Yeni dönemin özelliklerini tam kavrayamayanlar yalnızca muhalif politik kadrolar değil. Söylemleri kadar eylemleriyle de gelişmeleri etkileyebilecek devlet sistemi içerisinde önemli konumda bulunan veya bir kısım medyada köşeleri tutmuş bazıları da şaşkınlık sergiliyorlar. Akıntıya karşı kürek çekerek, suyu tersinden akıtmaya çalışarak sonuç alma derdinde olanlar, son bir ümitle frene basma gayretindeler. Oysa bugünün dünyasında 'fren' ile 'gaz' yer değiştirmiş durumda; onlar 'frene' bastıkça motoru daha da hızlandırdıklarının farkında değiller.

Ankara Özel Yetkili Savcılığı tarafından başlatılan soruşturma bir süredir gündemde, biliyorsunuz. Polis Akademisi'nde bir araya gelen bir grup gazeteci ve öğretim üyesi ülkenin en önemli sorunu üzerinde düşüncelerini açıklamış, sorunun çözümü için tekliflerini dile getirmişlerdi. İçlerinde ben de vardım ve tartışmalı geçen toplantıdaki seviye yüksekliğinden kıvanç duymuştum. Toplantıda neler konuşulduğu yazılara malzeme oldu, televizyon programlarında tartışıldı.
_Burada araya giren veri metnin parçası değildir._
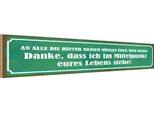 Vianmo Insegna In Legno 10X46 Cm Die Hinter Meinem RüCken Reden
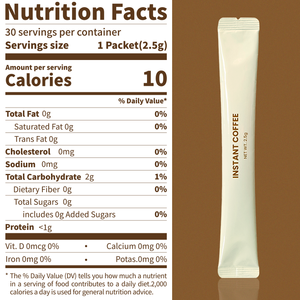 Caffè Istantaneo Biologico TBG OEM con Criniera di Cavallo, Funghi Chaga e Reishi, Miscela di Erbe e Spezie Amare, Senza Zucchero, Prima Infusione - Product Image 5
Devlet tarafından davet edilmiş aydınlarla ilgili soruşturma açılması tuhaflığının muhalefet partileri tarafından değerlendirildiğini işittiniz mi? Toplantıya katılanları 'kötü adam' olarak yaftalayan MHP lideri bu gelişmeden mutlu mu yoksa? CHP sözcüleri toplantıyı kıyasıya eleştirmişlerdi; soruşturma açılmasına onlar da olumlu mu yaklaşıyorlar acaba?

Mutluysalar ve soruşturmayı olumlu karşılıyorlarsa bir kez daha sınıfta kaldılar demektir.
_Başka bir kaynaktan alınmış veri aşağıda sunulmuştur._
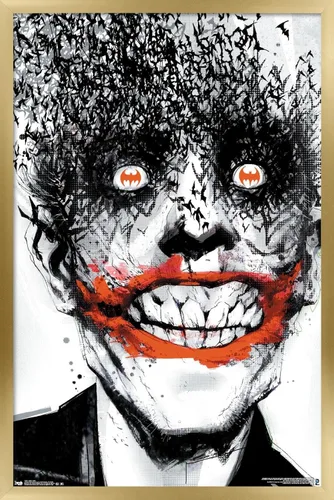 Miniatura 18 de Trends International DC Comics - Póster de pared de The Joker - Murciélagos, 14.725 x 22.375 pulgadas, versión enmarcada de madera de granero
Sebebi basit: Bugünün dünyası “Söyletmen, vurun” dünyası değil. En aşırı görüşlerin bile dinlenmesi gerekiyor. Görüşün kim tarafından ortaya atıldığı önemsenmiyor; her görüş saygıya lâyık ve tartışılabilir sayılıyor. Sorunların sonsuza kadar devamı anlamsız bulunuyor ve her soruna çözüm aranması teşvik ediliyor. Önyargılar, peşin mahkûmiyetler kınanıyor.

Polis Akademisi'ndeki çalıştay hakkında açılan soruşturmayı sessizlikle karşılayan, en ufak bir itirazda bulunmayan muhalefet, bu yüzden, bugünün dünyasında dikkate alınır bir muhalefet olma özelliğini kendi eliyle sakatlamış oluyor.